◆ Required work
Take the line that contains "The picture we" as the first line and the final line of the records as the last; return exactly those lines and the lines between.

◆ Records shown
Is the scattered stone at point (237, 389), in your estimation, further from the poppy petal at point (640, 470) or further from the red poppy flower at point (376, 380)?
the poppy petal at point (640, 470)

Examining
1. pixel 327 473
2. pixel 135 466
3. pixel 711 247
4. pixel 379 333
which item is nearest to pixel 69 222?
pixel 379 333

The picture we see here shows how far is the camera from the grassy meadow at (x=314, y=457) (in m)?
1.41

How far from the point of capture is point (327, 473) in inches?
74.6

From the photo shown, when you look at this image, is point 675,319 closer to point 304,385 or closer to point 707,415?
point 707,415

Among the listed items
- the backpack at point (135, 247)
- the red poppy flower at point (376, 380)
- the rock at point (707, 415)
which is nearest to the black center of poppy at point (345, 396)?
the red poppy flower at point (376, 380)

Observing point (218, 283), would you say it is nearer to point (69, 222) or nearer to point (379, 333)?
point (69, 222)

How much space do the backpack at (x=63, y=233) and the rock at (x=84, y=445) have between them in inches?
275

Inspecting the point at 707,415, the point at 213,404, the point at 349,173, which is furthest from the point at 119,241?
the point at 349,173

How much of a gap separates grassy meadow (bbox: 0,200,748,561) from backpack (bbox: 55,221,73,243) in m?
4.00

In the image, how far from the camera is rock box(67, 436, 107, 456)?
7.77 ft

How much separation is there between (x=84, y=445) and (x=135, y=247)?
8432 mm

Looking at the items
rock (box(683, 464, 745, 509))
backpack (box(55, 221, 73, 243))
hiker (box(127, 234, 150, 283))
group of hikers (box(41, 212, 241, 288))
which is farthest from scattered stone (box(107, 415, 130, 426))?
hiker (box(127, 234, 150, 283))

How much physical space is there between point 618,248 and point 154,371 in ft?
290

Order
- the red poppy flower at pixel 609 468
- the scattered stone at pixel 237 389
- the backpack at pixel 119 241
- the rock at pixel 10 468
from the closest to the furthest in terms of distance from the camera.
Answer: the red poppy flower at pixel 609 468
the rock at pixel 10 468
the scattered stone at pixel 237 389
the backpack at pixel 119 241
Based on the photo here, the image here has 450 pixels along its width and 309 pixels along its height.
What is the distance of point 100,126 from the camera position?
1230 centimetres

◆ Output below
The picture we see here shows how far is the camera from the grassy meadow at (x=314, y=457) (in m)?
1.41

How far from the point of capture is point (327, 473) in inches?
74.6

From the photo shown, when you look at this image, is point 675,319 closer to point 304,385 or closer to point 707,415?
point 707,415

Among the listed items
- the backpack at point (135, 247)
- the red poppy flower at point (376, 380)
- the rock at point (707, 415)
which is nearest to the black center of poppy at point (345, 396)?
the red poppy flower at point (376, 380)

Observing point (218, 283), would you say it is nearer to point (69, 222) or nearer to point (379, 333)?
point (69, 222)

How much space do the backpack at (x=63, y=233) and the rock at (x=84, y=445) have between them in inches?
275

Inspecting the point at 707,415, the point at 213,404, the point at 349,173, which is furthest from the point at 119,241?
the point at 349,173

How much of a gap separates grassy meadow (bbox: 0,200,748,561) from backpack (bbox: 55,221,73,243) in m?
4.00

In the image, how far from the camera is rock box(67, 436, 107, 456)?
7.77 ft

How much separation is there between (x=84, y=445) and (x=135, y=247)?
8432 mm

Looking at the items
rock (box(683, 464, 745, 509))
backpack (box(55, 221, 73, 243))
hiker (box(127, 234, 150, 283))
group of hikers (box(41, 212, 241, 288))
which is farthest from scattered stone (box(107, 415, 130, 426))?
hiker (box(127, 234, 150, 283))

How much physical space is there between point 618,248 and point 154,371 in ft?
290

Order
- the red poppy flower at pixel 609 468
- the scattered stone at pixel 237 389
- the backpack at pixel 119 241
- the rock at pixel 10 468
from the closest to the furthest in terms of distance from the camera.
Answer: the red poppy flower at pixel 609 468
the rock at pixel 10 468
the scattered stone at pixel 237 389
the backpack at pixel 119 241
Based on the photo here, the image here has 450 pixels along its width and 309 pixels along its height.
What is the distance of point 100,126 from the camera position?
1230 centimetres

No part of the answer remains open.